Is the NDA template free?

Yes — generation is free. Free accounts produce one watermarked document per month. Pro (£14.99/mo) and Elite (£24.99/mo) plans give unlimited clean PDFs and access to additional AI-driven features like Smart Doc Reader and the Legal Analyser.

Can I sign electronically?

Yes — UK NDAs can be signed electronically under the Electronic Communications Act 2000. DocuSign, HelloSign, Adobe Sign, or even a typed name in an email are all accepted by English courts as valid signatures for NDAs.

What if the other party breaches the NDA?

Remedies include: (1) damages — proven loss flowing from the breach; (2) account of profits — the breaching party gives up profits made; (3) injunctive relief — court order to stop using or disclosing the information; (4) springboard injunctions — preventing the breaching party from using the head start gained. Speak to a solicitor as soon as you suspect a breach — speed matters for injunctions.

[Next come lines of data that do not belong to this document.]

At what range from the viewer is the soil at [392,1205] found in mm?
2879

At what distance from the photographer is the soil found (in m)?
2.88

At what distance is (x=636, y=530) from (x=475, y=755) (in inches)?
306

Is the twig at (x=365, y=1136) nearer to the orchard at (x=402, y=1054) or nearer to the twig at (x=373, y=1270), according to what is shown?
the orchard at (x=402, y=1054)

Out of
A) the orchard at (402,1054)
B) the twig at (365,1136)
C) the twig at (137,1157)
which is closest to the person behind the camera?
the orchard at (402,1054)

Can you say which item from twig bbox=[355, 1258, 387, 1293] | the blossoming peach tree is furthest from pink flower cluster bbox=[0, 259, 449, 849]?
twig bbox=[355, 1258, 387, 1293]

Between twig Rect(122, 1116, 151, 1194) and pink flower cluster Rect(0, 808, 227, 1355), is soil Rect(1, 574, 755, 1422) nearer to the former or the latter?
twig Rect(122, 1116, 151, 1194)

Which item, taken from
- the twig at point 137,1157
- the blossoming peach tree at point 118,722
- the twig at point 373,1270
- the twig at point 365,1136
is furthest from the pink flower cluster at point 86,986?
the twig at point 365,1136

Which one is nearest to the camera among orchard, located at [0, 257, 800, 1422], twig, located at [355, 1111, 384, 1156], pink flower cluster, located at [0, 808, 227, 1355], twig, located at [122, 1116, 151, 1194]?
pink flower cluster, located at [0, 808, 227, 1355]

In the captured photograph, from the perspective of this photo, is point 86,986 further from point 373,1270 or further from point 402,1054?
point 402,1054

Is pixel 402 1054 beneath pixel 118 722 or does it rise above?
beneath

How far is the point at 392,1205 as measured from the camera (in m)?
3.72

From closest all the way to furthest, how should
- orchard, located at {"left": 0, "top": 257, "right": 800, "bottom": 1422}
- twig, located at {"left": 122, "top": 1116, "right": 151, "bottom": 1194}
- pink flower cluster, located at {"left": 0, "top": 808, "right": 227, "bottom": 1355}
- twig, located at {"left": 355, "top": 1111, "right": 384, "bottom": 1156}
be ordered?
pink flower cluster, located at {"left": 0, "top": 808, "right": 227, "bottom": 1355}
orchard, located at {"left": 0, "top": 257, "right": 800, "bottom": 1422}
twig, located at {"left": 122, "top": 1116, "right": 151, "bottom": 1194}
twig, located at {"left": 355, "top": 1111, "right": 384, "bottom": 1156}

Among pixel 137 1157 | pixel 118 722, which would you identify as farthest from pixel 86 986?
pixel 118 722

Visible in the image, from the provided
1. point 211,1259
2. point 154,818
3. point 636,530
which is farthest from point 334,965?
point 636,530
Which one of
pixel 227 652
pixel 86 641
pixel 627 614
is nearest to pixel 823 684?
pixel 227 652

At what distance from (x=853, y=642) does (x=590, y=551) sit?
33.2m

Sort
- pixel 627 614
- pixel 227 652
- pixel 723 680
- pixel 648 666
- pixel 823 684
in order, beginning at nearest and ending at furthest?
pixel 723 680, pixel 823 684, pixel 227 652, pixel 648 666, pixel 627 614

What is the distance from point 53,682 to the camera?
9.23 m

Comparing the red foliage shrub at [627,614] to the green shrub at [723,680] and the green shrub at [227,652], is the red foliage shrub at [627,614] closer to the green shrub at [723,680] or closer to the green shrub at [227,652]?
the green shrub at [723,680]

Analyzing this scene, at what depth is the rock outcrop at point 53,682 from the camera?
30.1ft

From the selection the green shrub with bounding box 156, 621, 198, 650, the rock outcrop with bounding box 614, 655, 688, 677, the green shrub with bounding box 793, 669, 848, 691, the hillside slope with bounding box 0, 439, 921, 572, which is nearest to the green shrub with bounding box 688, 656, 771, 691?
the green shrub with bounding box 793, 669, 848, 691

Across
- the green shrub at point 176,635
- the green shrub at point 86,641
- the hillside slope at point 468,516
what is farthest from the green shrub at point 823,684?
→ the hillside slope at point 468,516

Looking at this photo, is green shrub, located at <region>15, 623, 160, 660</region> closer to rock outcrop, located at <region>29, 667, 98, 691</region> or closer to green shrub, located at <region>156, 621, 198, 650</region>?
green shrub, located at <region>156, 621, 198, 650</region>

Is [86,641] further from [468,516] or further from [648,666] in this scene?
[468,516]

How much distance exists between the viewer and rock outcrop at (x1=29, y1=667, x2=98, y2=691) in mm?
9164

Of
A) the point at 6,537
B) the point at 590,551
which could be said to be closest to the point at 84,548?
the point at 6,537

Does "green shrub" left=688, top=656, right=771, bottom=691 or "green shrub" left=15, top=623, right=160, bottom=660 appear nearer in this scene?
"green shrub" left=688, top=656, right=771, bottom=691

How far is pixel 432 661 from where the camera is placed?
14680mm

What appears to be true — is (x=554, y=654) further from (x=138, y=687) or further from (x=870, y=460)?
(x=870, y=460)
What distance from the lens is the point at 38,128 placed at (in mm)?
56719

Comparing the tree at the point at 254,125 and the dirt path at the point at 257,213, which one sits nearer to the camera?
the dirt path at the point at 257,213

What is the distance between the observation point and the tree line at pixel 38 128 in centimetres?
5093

Should I use a UK NDA when working with a US company?

If the work, the information, or either party is UK-based, a UK NDA with English governing law is usually preferable — it's enforceable here without recognition proceedings. For purely US-side disputes, a US NDA (Delaware or California) may be more appropriate. Speak to a solicitor for cross-border deals.

Do I need a solicitor to review it?

For low-stakes situations (typical contractor engagements, early founder discussions), the template is sufficient. For high-value M&A, IP-heavy deals, or unusual disclosures, a solicitor review (£200-500) is a sensible insurance policy.